◆ Work instructions: Rewrite the article on the wildfire testing bill, starting at "The bill, sponsored" and ending at "July 1, 2028.", and put "interim regulations" in place of "emergency regulations".
[Passage to read Boundary: Start]
AB 1642, authored by Pasadena Assemblymember and sponsored by Altadena-based group, faces opposition from insurance trade associations
Assembly Bill 1642, a measure that would create statewide testing standards for homes, schools and workplaces after wildfires, cleared the Assembly Appropriations Committee on Thursday and will advance to the Assembly Floor, according to a press release from the bill’s author, Assemblymember John Harabedian (D-Pasadena).
The bill, sponsored by Altadena-based Eaton Fire Residents United, would direct the California Department of Toxic Substances Control to adopt emergency regulations by July 1, 2027 establishing science-informed, health-based standards for testing and removing lead and asbestos from structures in residential areas after a wildfire, according to the bill text. The measure would require additional regulations for other hazardous chemicals by July 1, 2028.
The bill, titled the Wildfire Environmental Safety and Testing Act, advances 16 months after the Eaton Fire ignited on January 7, 2025, burning more than 14,000 acres and destroying more than 9,400 structures in Altadena and surrounding communities, according to Cal Fire.
[Passage to read Boundary: End]
[Entries provided Boundary: Start]
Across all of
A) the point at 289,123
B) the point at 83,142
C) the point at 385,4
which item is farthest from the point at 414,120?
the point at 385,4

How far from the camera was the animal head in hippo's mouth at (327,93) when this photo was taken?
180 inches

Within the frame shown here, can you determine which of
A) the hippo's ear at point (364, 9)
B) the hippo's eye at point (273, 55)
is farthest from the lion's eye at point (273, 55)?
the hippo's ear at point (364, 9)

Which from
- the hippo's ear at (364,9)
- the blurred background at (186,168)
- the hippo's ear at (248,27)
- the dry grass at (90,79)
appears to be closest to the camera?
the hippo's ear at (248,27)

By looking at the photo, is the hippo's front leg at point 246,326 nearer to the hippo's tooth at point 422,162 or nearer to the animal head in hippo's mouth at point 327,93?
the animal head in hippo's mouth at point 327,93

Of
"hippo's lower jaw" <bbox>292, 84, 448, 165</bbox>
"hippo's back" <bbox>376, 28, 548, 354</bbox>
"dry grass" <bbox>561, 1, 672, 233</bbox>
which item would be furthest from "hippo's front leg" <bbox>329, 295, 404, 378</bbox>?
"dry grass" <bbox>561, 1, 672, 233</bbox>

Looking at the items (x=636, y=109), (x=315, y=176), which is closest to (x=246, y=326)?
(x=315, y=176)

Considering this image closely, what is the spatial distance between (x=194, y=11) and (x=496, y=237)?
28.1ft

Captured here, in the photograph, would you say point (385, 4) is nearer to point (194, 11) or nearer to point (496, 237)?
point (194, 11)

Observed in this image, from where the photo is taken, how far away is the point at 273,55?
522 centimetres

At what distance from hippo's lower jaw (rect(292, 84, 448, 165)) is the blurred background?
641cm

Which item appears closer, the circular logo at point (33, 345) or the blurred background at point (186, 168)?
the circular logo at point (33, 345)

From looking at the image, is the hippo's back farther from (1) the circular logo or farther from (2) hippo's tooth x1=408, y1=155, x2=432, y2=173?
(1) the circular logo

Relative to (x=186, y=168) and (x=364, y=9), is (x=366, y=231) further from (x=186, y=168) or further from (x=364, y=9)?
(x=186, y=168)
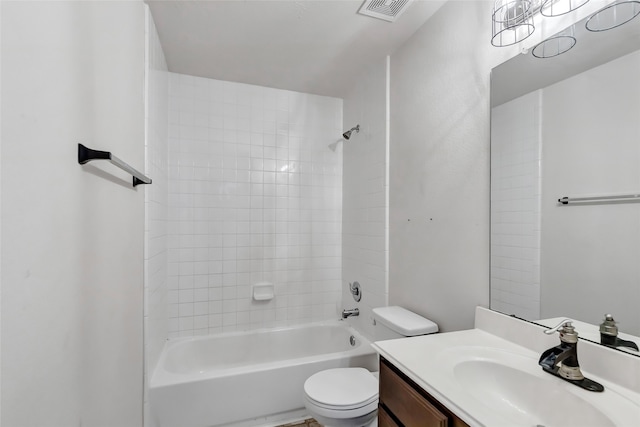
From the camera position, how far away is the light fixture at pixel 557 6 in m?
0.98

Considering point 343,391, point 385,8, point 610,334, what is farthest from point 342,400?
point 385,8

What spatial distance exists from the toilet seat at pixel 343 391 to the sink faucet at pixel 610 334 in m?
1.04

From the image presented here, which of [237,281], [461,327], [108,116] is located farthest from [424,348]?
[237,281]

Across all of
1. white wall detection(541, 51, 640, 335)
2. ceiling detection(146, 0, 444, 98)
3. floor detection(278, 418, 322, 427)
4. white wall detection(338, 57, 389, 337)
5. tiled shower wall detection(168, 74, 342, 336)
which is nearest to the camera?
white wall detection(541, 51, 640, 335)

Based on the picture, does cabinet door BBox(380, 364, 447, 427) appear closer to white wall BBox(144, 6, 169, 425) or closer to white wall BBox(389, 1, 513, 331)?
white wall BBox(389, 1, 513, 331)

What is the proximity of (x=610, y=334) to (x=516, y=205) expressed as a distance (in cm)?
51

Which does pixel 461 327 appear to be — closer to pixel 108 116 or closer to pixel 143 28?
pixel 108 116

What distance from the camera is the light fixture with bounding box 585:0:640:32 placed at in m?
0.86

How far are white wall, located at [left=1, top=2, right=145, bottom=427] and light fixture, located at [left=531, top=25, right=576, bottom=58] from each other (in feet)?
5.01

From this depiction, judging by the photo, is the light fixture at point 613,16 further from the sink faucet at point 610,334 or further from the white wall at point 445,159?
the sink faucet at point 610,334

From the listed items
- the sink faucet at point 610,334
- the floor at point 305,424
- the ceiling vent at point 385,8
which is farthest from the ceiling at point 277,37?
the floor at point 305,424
[Entries provided Boundary: End]
[Entries provided Boundary: Start]
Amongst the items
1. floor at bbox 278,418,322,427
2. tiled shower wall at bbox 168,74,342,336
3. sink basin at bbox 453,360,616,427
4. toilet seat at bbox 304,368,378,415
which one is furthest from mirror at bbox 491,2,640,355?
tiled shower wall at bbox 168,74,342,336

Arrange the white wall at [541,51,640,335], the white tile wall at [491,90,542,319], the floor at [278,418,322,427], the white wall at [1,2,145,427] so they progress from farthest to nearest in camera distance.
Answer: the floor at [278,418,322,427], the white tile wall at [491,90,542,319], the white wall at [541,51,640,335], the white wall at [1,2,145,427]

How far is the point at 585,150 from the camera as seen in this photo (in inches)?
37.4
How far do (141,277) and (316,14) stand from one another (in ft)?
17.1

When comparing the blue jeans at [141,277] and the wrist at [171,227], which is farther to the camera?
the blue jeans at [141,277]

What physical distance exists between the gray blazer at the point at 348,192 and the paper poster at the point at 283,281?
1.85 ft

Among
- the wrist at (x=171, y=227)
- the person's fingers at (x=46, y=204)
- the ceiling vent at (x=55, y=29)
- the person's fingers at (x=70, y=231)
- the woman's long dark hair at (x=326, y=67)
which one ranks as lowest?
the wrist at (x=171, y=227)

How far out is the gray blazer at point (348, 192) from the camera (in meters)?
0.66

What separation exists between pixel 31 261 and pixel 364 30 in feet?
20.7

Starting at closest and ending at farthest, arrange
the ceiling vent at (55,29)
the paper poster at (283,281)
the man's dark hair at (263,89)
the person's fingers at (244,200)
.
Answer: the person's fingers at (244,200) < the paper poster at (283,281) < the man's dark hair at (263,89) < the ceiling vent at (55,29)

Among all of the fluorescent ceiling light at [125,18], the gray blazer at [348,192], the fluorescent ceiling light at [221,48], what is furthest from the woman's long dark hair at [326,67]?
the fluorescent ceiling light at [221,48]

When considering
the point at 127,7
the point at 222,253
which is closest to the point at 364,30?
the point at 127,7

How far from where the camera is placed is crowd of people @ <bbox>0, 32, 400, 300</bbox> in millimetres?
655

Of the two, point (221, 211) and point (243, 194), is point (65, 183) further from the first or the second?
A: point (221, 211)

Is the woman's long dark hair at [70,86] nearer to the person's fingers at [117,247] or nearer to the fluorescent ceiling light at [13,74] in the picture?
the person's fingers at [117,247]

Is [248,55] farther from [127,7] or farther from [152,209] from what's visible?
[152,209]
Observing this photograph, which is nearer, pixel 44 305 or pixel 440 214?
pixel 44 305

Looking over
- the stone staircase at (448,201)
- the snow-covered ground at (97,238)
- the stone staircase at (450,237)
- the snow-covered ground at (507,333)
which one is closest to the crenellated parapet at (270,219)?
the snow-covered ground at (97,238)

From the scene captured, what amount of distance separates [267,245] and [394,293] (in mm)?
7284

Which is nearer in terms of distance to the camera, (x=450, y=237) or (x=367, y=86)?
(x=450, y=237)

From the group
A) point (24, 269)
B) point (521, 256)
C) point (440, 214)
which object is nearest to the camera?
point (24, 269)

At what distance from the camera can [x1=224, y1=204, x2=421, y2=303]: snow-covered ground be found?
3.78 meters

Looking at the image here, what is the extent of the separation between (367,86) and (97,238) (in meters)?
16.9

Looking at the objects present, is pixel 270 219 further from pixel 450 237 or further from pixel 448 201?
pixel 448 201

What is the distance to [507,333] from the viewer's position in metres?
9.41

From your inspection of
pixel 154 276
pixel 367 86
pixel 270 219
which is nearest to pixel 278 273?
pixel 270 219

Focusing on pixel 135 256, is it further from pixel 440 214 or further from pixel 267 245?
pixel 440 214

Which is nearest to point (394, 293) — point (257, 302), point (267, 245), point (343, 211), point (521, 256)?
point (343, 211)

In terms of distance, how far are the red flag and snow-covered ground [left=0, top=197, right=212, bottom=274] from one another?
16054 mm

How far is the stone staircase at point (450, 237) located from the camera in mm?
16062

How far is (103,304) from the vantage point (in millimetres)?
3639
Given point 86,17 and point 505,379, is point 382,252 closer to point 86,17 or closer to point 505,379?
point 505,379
[Entries provided Boundary: End]
[Entries provided Boundary: Start]
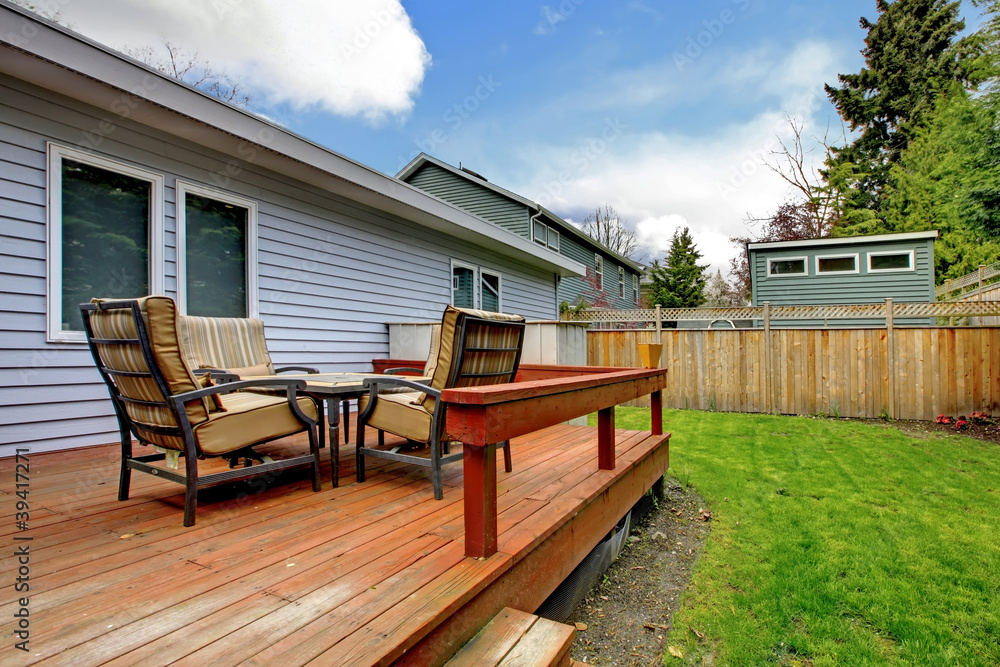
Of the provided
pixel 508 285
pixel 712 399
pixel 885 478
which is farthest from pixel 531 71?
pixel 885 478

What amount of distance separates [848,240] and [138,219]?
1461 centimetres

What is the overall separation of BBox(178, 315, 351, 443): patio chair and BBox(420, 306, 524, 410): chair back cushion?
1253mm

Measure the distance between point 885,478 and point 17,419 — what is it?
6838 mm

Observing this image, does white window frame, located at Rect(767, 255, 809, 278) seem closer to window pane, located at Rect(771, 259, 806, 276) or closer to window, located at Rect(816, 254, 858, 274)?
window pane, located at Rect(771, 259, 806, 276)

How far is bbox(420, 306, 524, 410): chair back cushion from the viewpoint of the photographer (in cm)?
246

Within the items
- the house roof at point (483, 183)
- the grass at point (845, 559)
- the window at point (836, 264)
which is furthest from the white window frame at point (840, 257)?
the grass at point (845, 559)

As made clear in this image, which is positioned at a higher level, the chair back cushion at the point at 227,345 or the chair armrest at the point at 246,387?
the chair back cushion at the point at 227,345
[Entries provided Boundary: End]
◆ Task result:
The bill, sponsored by Altadena-based Eaton Fire Residents United, would direct the California Department of Toxic Substances Control to adopt interim regulations by July 1, 2027 establishing science-informed, health-based standards for testing and removing lead and asbestos from structures in residential areas after a wildfire, according to the bill text. The measure would require additional regulations for other hazardous chemicals by July 1, 2028.